#### SOURCE TEXT
:::::

Category Archives: Dance Reviews 2014

fireWALL Dance Theater’s ‘Uproar’ an Unexpected Holiday Treat

Elisa Marie Alio in fireWALL Dance Theater's "Uproar". Photo by Heather Mull

Elisa Marie Alaio in fireWALL Dance Theater’s “Uproar”. Photo by Heather Mull.

Reviewed by Steve Sucato

For its sophomore effort, fireWALL Dance Theater embarked on a unique project. The resident dance company at Carnegie’s Off the Wall performing-arts center created a companion dance-theater piece to the Liz Duffy Adams play Or, now being staged by Off the Wall’s acting troupe. Adams’ Or, tells a fictional story of 17th-century British poet, spy and playwright Aphra Behn’s efforts to write a play while constantly being interrupted by a trio of lovers. fireWALL’s Uproar turns that premise inside-out using a similar setting and characters to tell the tale in dance of an author whose fictional characters complicate her efforts to write their stories.

Uproar, conceived by Erika Cuenca and fireWALL artistic director Elisa-Marie Alaio, who also choreographed the work, is set to original music by Ryan McMasters. The Dec. 18 opening-night performance began with Alaio, as the author, engrossed in her writing and taking some pleasure in its outcome. On a one-room set with several doors and furnishings, the author was interrupted by the appearance of dancer Taylor Quinn in a French maid’s costume running into the room on tiptoes in small quick steps. Her arms spun in rapid circular movements in front of her as if to steady her balance while angling to catch a glimpse of what Alaio was writing. The first of many quirky characters sprung from the author’s mind, Quinn was a delight as the perky blonde maid whose curiosity led to several humorous moments throughout the intermissionless 50-minute work.

:::::

#### REQUESTS
1 > Answer these questions from the dance review above, one line each, marked the same way:
(a) Who wrote the play Or,?
(b) Who composed the original music for Uproar?
(c) How long does Uproar run?
2 > Return every line of the entries that holds the string "instances". Case matters.

#### RECORD EXTRACTS

:::::

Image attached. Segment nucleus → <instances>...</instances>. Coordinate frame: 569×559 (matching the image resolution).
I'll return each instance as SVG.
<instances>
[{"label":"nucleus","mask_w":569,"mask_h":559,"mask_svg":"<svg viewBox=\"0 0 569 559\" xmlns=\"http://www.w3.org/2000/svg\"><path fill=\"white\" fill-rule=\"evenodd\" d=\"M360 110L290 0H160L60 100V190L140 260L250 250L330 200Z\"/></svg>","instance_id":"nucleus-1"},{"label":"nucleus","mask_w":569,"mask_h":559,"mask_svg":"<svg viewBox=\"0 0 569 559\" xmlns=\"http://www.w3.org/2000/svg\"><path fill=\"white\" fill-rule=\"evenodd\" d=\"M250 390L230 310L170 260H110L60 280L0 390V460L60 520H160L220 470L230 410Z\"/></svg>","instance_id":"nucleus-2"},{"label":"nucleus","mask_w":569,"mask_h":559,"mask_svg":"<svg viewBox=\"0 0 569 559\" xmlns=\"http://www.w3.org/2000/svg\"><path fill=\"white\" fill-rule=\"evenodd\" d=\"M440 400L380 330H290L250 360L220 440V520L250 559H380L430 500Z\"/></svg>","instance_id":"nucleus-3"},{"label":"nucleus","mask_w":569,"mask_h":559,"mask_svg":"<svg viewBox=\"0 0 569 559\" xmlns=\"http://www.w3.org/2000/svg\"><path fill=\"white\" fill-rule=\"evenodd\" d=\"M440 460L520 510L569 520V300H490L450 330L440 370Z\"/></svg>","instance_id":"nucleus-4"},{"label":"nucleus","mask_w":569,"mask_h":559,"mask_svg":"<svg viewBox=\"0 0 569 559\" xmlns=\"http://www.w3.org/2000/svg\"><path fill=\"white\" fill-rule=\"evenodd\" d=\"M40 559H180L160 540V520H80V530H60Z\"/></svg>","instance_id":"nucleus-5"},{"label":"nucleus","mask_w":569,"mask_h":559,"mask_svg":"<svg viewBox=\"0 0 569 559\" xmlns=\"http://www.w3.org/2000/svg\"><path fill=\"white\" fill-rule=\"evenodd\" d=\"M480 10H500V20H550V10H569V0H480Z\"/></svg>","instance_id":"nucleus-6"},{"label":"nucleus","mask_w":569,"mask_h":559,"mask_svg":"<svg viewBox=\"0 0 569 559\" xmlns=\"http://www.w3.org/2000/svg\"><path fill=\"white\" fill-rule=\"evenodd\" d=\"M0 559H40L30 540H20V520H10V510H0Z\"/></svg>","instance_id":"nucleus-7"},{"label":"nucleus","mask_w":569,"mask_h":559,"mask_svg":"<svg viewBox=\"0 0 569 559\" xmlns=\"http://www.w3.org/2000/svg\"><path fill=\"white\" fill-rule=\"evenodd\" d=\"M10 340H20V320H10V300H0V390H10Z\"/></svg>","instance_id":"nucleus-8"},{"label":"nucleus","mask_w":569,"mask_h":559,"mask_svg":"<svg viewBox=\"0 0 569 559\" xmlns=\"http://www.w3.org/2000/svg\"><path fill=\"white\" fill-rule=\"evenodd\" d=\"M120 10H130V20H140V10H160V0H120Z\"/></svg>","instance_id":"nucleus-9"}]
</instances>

:::::

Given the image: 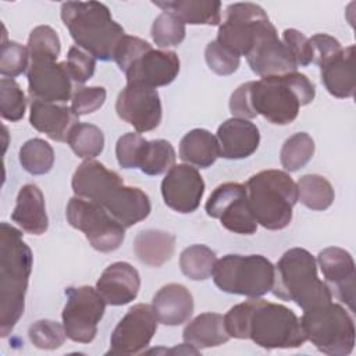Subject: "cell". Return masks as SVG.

:::::

#### TASK-BY-TASK RESULTS
1 >
(a) Liz Duffy Adams
(b) Ryan McMasters
(c) 50 minutes, with no intermission

2 >
Image attached. Segment nucleus → <instances>...</instances>. Coordinate frame: 569×559 (matching the image resolution).
<instances>
</instances>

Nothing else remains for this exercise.